**やること**
A. 高松宮ご夫妻のスペイン訪問についての文章によると、昭和天皇が高松宮殿下をスペインに行かせたのはなぜですか。一〜三文で説明してください。
B. 高松宮ご夫妻のスペイン訪問についての文章を、最後の文のあとから書き進めてください。

**抜き出した文章**
= = = =

外交史料館

概説と主な展示史料

平成25年7月22日
 1930年(昭和5年)11月、高松宮宣仁(たかまつのみや・のぶひと)親王殿下と喜久子(きくこ)妃殿下がスペインをご訪問されました。昭和天皇が即位された際に、スペイン国王より勲章が贈呈されましたが、昭和天皇はその答礼として、弟宮である高松宮殿下を名代としてスペインに遣され、スペイン国王アルフォンソ13世に大勲位菊花章頸飾(最高位の勲章)を贈呈されました。
 この時に、両殿下はプラド美術館、古都トレド、アランフェス離宮、セビリア、コルドバ、グラナダ、バルセロナなど、スペインの多くの名所をご訪問されました。マドリード王宮にある王室武具博物館をご見学された際には、支倉常長がスペイン国王に献上した甲冑の遺物(火災のため損傷)を興味深くご覧になったとの記録が残っています。

展示史料7
高松宮同妃両殿下のスペインご訪問に関する報告書

  • (写真)高松宮同妃両殿下のスペインご訪問に関する報告書-1 (写真)高松宮同妃両殿下のスペインご訪問に関する報告書-2

大田為吉(おおた・ためきち)在スペイン公使から幣原喜重郎外務大臣に提出された報告書。



日西墨三国交通発祥記念之碑


 高松宮殿下ご訪問に先立つ1928年(昭和3年)、千葉県夷隅郡浪花村(現在の御宿町)の岩和田海岸(現田尻浜)に、日本とスペイン、メキシコの交通発祥記念碑が建立されました。

= = = =

(データの行)

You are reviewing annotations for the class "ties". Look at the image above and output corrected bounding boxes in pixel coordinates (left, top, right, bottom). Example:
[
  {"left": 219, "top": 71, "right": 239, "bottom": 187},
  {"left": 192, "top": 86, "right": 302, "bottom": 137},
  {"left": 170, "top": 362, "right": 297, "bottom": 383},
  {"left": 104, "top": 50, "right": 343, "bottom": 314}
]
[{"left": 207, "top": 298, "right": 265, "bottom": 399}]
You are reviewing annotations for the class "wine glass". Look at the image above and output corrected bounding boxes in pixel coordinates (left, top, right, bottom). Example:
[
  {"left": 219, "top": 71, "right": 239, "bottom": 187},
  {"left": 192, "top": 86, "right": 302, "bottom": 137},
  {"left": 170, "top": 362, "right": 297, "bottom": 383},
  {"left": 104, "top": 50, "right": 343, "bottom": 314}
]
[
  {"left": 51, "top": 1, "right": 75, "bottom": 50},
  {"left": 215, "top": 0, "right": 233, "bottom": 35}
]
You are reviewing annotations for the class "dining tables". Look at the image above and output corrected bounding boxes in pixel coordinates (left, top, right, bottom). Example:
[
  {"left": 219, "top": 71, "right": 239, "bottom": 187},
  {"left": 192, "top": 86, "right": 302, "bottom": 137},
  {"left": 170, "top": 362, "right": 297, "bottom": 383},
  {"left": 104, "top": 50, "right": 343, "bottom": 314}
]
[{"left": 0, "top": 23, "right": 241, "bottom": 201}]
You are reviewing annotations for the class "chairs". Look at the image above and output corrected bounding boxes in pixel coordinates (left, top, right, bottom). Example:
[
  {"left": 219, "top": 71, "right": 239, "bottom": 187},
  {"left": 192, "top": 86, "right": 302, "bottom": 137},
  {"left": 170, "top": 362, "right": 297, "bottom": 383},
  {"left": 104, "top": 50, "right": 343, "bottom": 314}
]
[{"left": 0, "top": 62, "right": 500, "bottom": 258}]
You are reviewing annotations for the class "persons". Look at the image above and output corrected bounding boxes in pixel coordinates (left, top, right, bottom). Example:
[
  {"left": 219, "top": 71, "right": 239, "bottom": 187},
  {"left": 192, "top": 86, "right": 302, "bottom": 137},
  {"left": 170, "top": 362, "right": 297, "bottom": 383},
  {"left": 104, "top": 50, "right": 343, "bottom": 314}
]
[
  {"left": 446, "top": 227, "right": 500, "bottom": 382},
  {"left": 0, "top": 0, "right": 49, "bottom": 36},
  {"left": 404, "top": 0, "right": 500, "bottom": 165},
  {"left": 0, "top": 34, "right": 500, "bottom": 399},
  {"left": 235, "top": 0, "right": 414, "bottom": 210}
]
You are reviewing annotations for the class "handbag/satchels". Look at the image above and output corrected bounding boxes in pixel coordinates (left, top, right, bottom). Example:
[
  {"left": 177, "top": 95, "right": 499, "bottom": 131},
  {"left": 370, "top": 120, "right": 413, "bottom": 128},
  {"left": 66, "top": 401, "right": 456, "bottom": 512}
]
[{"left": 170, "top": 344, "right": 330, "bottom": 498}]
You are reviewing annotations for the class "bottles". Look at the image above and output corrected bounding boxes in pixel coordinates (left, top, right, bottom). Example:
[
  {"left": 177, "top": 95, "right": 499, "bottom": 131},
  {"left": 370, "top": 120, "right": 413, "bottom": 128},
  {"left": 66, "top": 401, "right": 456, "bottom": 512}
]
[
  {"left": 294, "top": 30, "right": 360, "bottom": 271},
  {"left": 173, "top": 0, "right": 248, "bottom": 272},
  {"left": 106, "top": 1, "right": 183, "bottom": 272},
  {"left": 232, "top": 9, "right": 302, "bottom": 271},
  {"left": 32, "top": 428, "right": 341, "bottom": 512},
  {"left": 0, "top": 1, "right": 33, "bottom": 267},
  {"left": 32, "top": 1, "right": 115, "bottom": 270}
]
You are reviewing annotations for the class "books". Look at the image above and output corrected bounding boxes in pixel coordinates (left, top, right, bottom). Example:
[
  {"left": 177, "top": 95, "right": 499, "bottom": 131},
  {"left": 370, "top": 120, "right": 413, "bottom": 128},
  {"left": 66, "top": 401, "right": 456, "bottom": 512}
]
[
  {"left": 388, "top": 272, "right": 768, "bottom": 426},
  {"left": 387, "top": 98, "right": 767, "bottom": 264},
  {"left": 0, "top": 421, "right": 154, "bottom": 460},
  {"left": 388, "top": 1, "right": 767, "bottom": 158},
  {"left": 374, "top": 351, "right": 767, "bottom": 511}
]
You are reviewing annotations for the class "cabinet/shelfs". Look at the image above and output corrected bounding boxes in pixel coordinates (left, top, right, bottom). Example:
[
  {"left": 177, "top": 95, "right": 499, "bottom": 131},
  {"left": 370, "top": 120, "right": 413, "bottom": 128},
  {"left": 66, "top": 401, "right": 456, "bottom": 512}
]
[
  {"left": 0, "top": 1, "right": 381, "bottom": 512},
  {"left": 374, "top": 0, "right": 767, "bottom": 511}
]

= = = =

**答え**
A. 昭和天皇が即位したとき、スペイン国王から勲章が贈られたので、そのお礼として弟の高松宮殿下を代わりにスペインへ送りました。殿下はスペイン国王アルフォンソ13世に、最高位の勲章である大勲位菊花章頸飾を贈りました。

B.
 (注)墨西哥=メキシコ

 これは、1609年(慶長14年)、フィリピン諸島長官であったドン・ロドリゴ・デ・ビベロ総督(Rodrigo de Vivero)を乗せたスペイン船サンフランシスコ号がメキシコ(当時スペイン領)に向かう途中、嵐に遭って岩和田海岸で沈没した際に、岩和田の人々が救助し、それをきっかけに日本とスペイン、メキシコとの交流が始まったことを記念して建立されたものです。岩和田の住民に救助された後、ドン・ロドリゴは将軍徳川秀忠(とくがわ・ひでただ)や大御所徳川家康に謁見し、翌年メキシコに帰国しました。この出来事への謝意を伝えるため、1611年、メキシコからセバスティアン・ビスカイノ(Sebastián Vizcaíno)が日本に派遣され、ビスカイノは支倉常長ら慶長遣欧使節と共にメキシコに帰国しました。
 この記念碑建立にあたり、スペイン政府から5000ペセタの寄付金が寄せられました。また、高松宮殿下ご訪問時のスペイン国王晩餐会における国王の歓迎の挨拶でも、本記念碑の建立は大変喜ばしいことであると言及されています。

展示史料8
日西交通発祥記念碑建立趣意書より

  • (写真)日西交通発祥記念碑建立趣意書より

1926年(大正15年)11月7日挙行の定礎式の様子。鍬を手にしているのは、クワルチン(Pedro Quartín)在日スペイン公使。


〈参考〉日西墨三国交通発祥記念之碑

  • (写真)日西墨三国交通発祥記念之碑

所在地:千葉県夷隅郡御宿町岩和田
(画像提供:御宿町役場)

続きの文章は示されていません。